Así dijo que debía ser y así era su propio héroe, Philip Marlowe. Uno no puede dejar de pensar en las características de la novela negra, en buena medida redefinida por Chandler en ese ambiente de calles desiertas, de corrupción, de miedo... lo opuesto a las características del héroe que vence título tras título, el antídoto.
Los prostíbulos del suegro
España es una novela negra sin héroe claro (algunos se niegan o no pueden, de momento, dar el paso necesario), con un villano y muchos secuaces. España es una novela negra a la que le falta el detective que la salve y que se mueve entre sus callejones oscuros, sus gasolineras zapateriles, los prostíbulos del suegro y los de Koldo y Ábalos, los policías y las comisarías dudosas...
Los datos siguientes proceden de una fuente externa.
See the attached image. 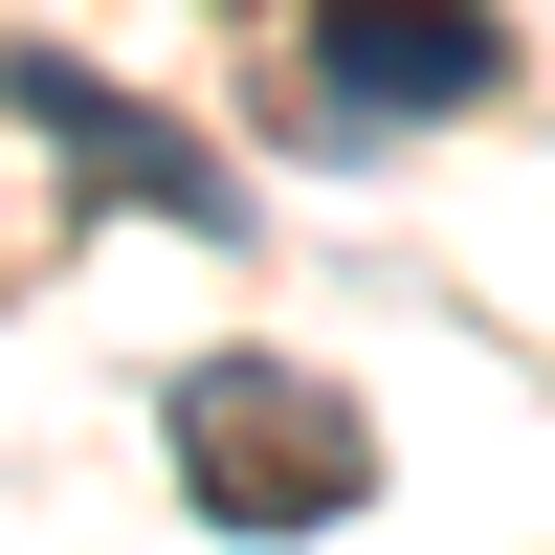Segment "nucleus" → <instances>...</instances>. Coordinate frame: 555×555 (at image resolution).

Es la estética «noir», donde siempre es de noche y los delitos no se ven por la oscuridad, se tapan, se ocultan. Todo está lleno de sombras, de sospechas, de secretos a voces sin desentrañar porque Philip Marlowe no existe, no ha venido. No está. Aún no ha llegado. De tal forma que el crimen o los hechos delictivos siguen produciéndose.
Otra característica que une la situación de la España de Sánchez con la novela negra o novela criminal es la sensación de desilusión o de frustración porque nada cambia. El ambiente es opresivo, pero no hay nada que hacer para cambiarlo. No hay buenos sentimientos verdaderos. Todo es venganza, maldad, dinero, poder...
No hay una línea que distinga a los buenos de los malos. Los malos son los buenos y los buenos son los malos. Los malos persisten, se enrocan y triunfan
No hay una línea que distinga a los buenos de los malos. Los malos son los buenos y los buenos son los malos. Los malos persisten, se enrocan y triunfan, se salvan sin el detective, el héroe que les descubra delante de todos, sobre todo delante de los suyos. La justicia no actúa sin trabas, controlada por los villanos o por el villano.
La jerga del parlamento es callejera como en las novelas. Parlamentarios sin fuste (no todos, pero muchos más de los que fueron en los esperanzadores principios de la democracia) que podrían ser (que son) «parlamentarios» de la calle no solamente inútiles, sino favorecedores de la corrupción que denuncian de boquilla, con su lenguaje cortante y soez, y cínico.
La España de Sánchez es una novela negra sin detective, un horror sin esperanza. El realismo social del género mostrado perfectamente: cómo el crimen organizado se adentra en el Gobierno, los negocios ilegales, clandestinos, las tramas delictivas, el retruécano de un expresidente, lo sórdido, la corrupción moral y del sistema político, la sociedad paralizada que debe encontrar a Marlowe en las urnas.